● **WHAT IS REQUIRED**
Could you copy every line from the material below in which "trap" appears?

● **RECORDS FOR THIS TASK**
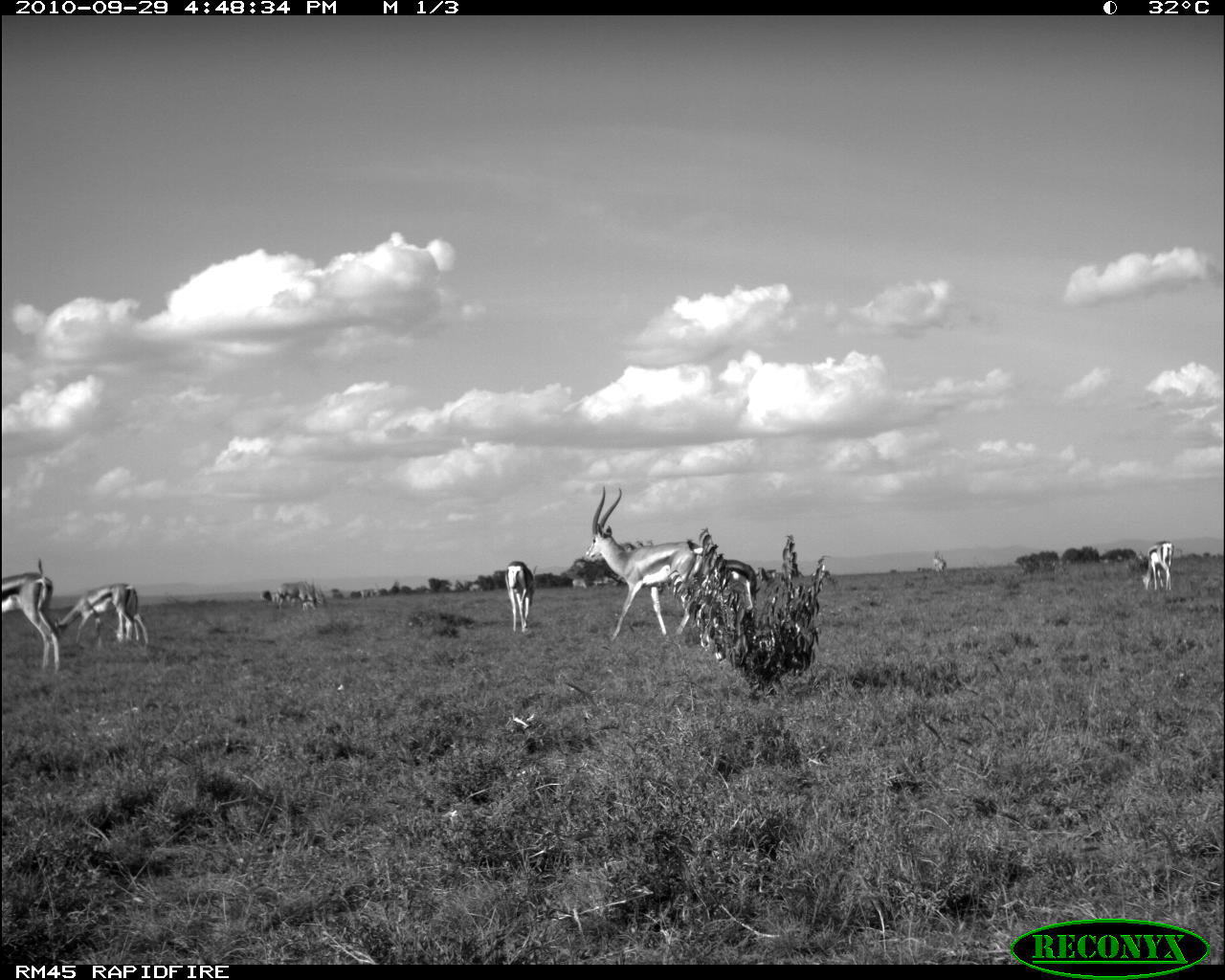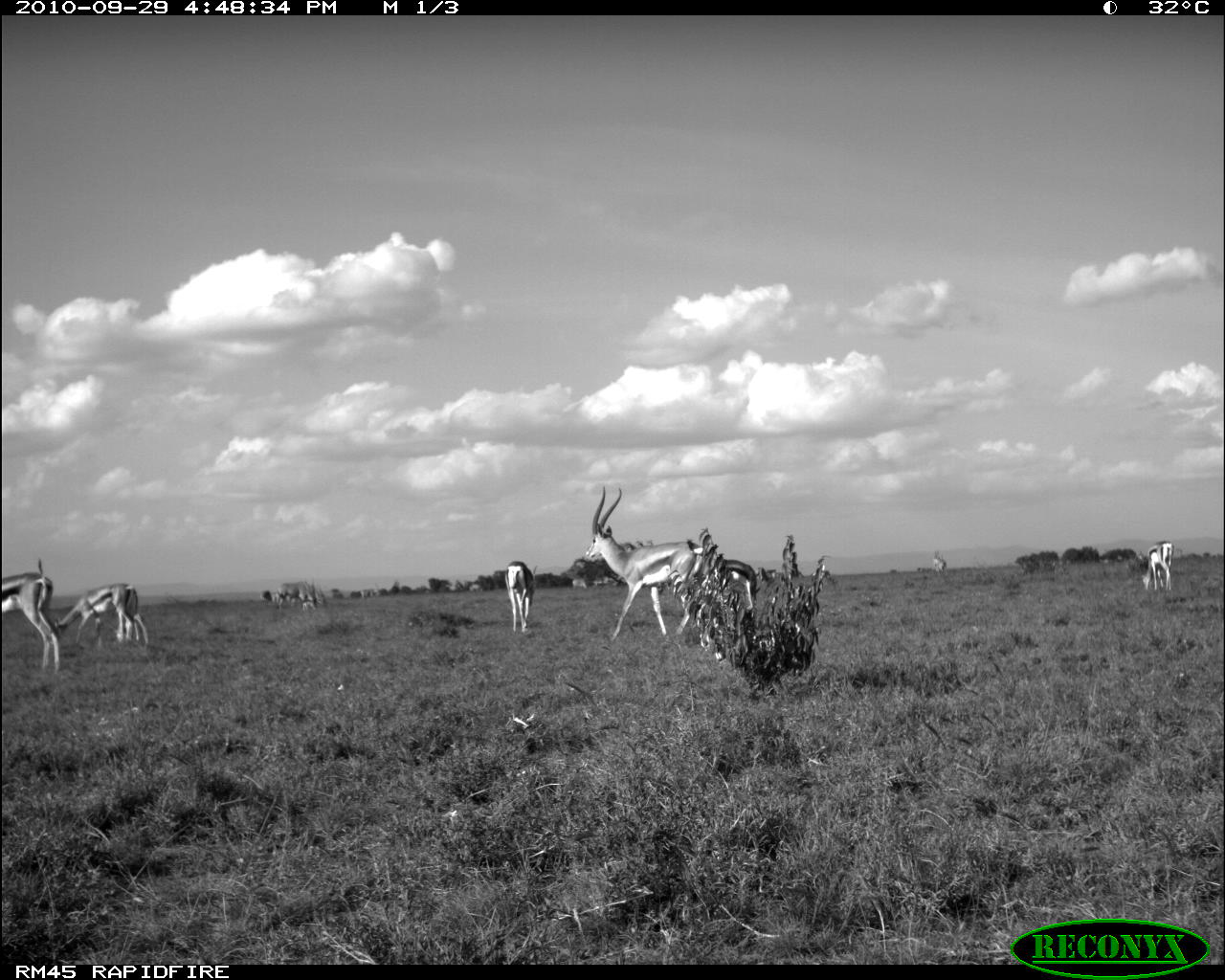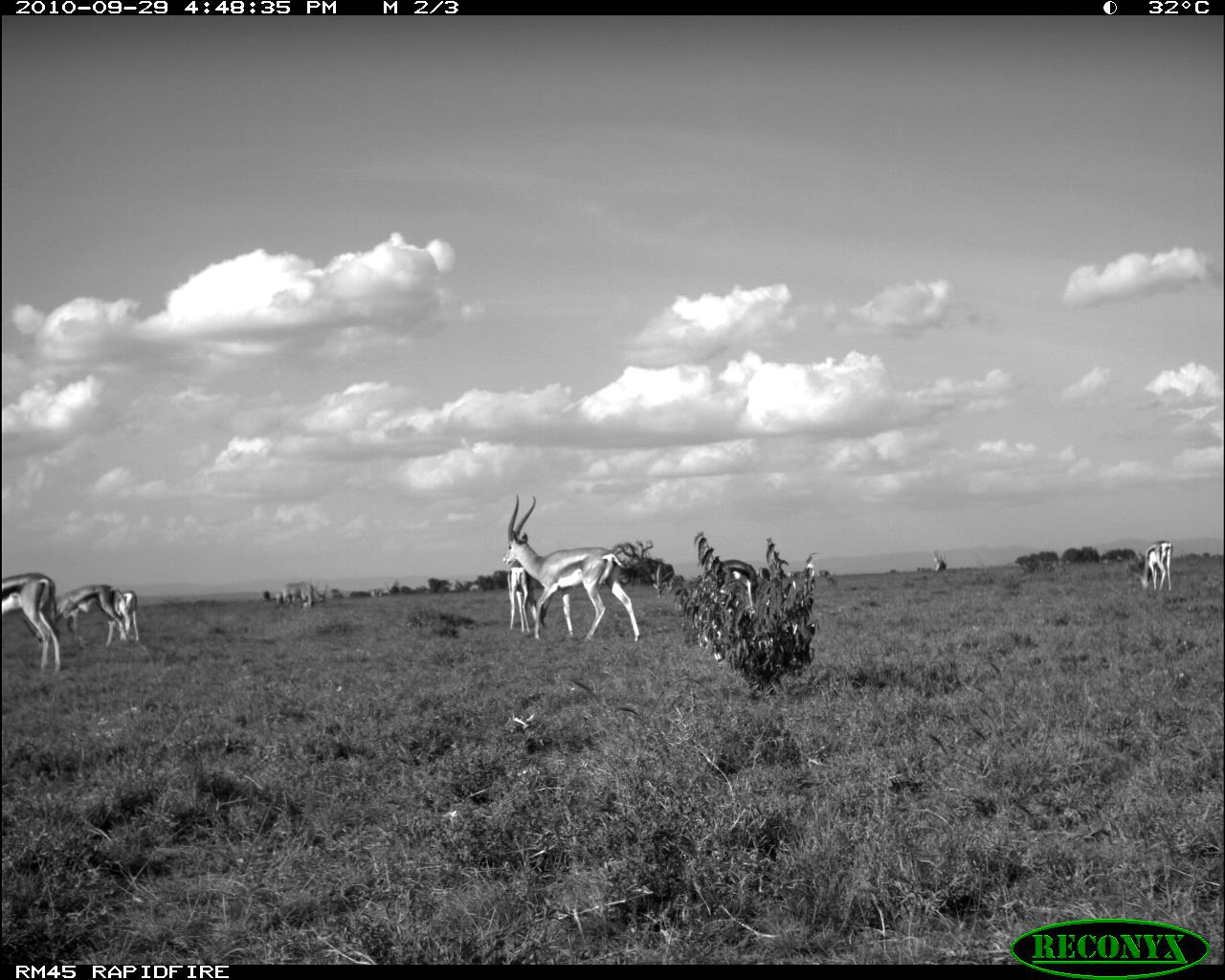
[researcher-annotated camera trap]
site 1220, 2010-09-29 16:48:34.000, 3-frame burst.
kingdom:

---

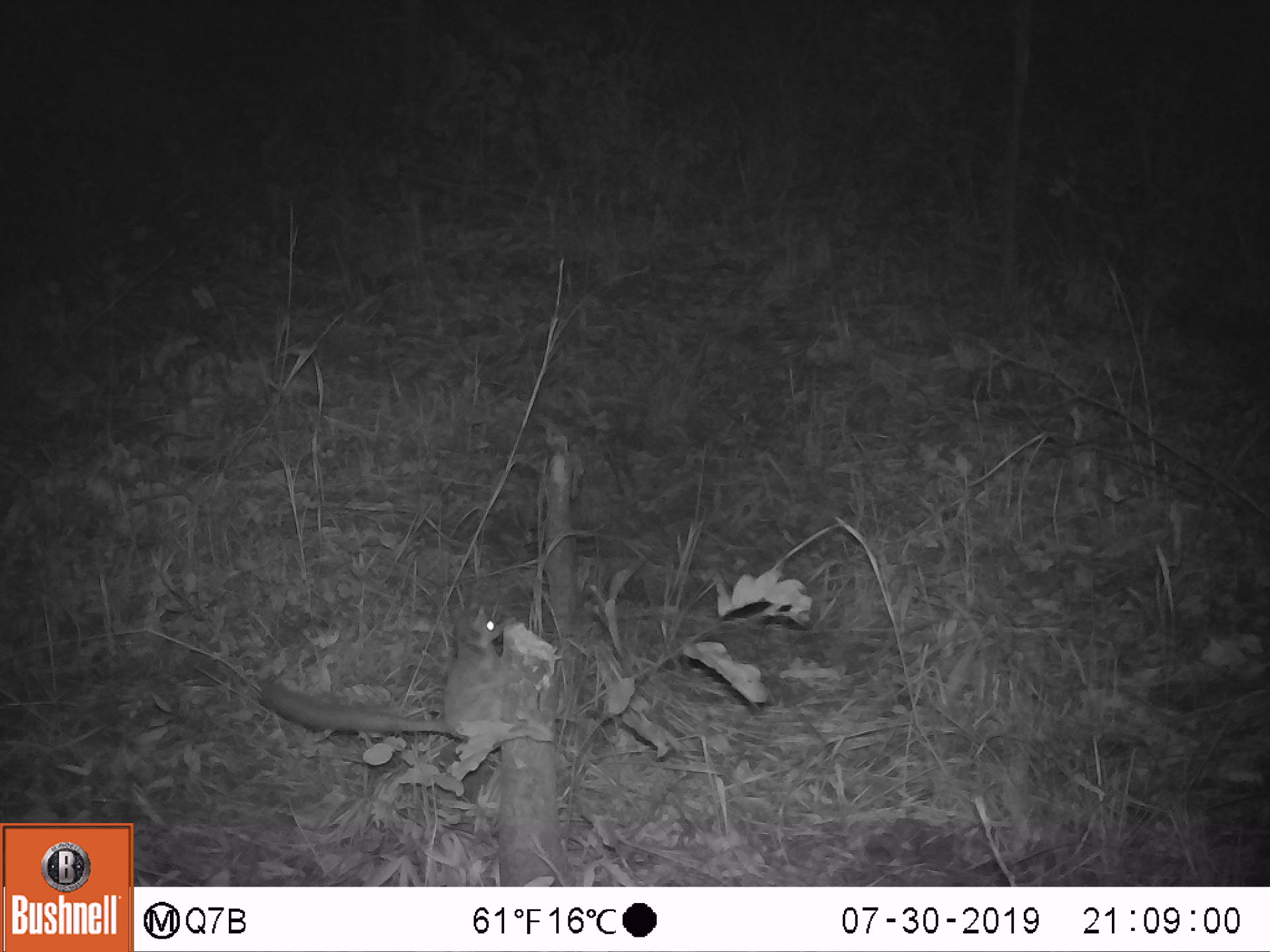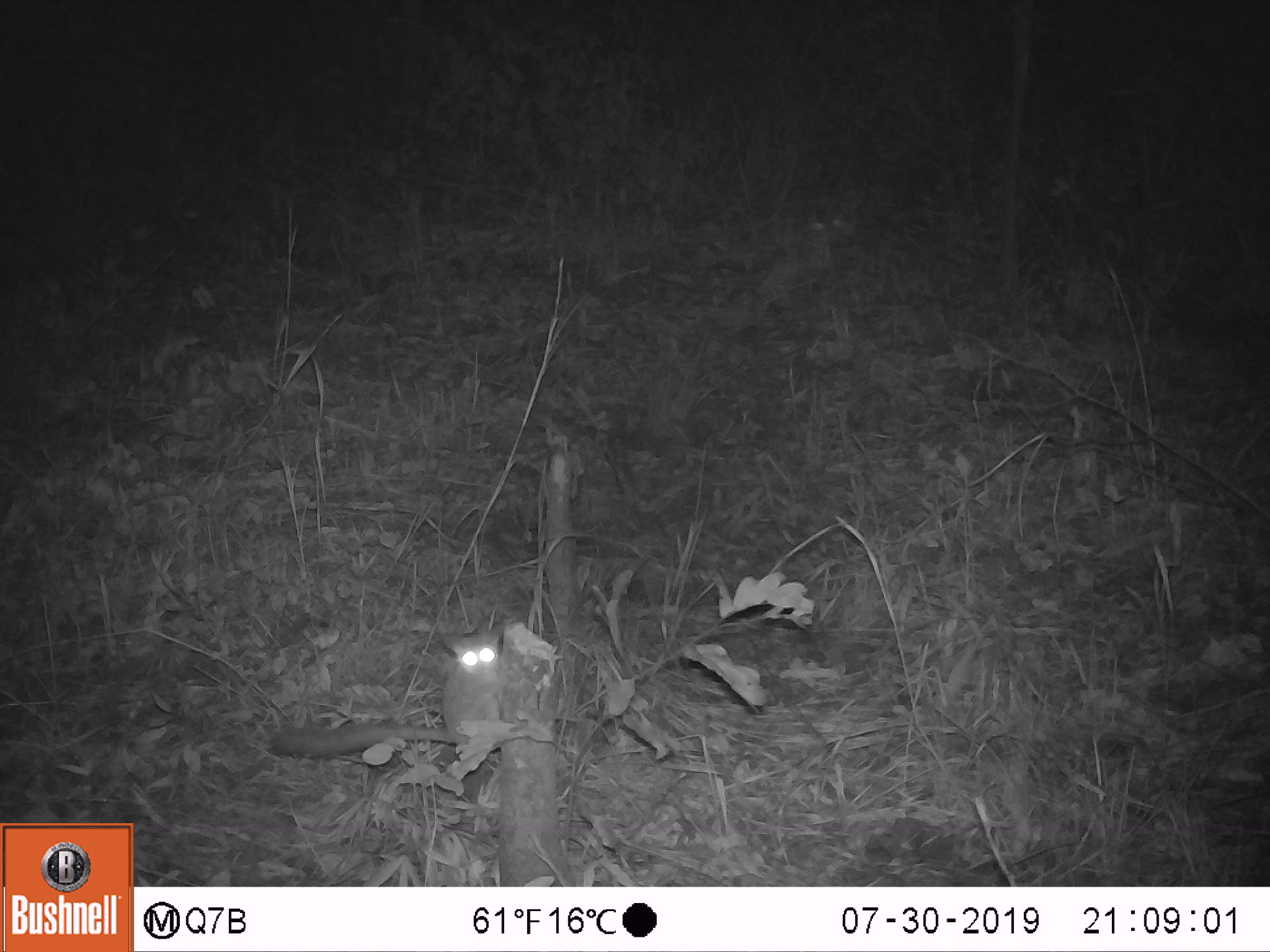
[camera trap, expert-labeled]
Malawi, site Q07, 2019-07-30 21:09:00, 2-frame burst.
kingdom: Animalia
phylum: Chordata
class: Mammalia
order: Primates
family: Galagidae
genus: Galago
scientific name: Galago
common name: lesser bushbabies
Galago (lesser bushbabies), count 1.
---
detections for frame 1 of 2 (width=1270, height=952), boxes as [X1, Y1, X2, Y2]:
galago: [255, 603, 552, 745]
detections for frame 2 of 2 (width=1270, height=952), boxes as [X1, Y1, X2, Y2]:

● **SOLUTION TO THIS EXERCISE**
[researcher-annotated camera trap]
[camera trap, expert-labeled]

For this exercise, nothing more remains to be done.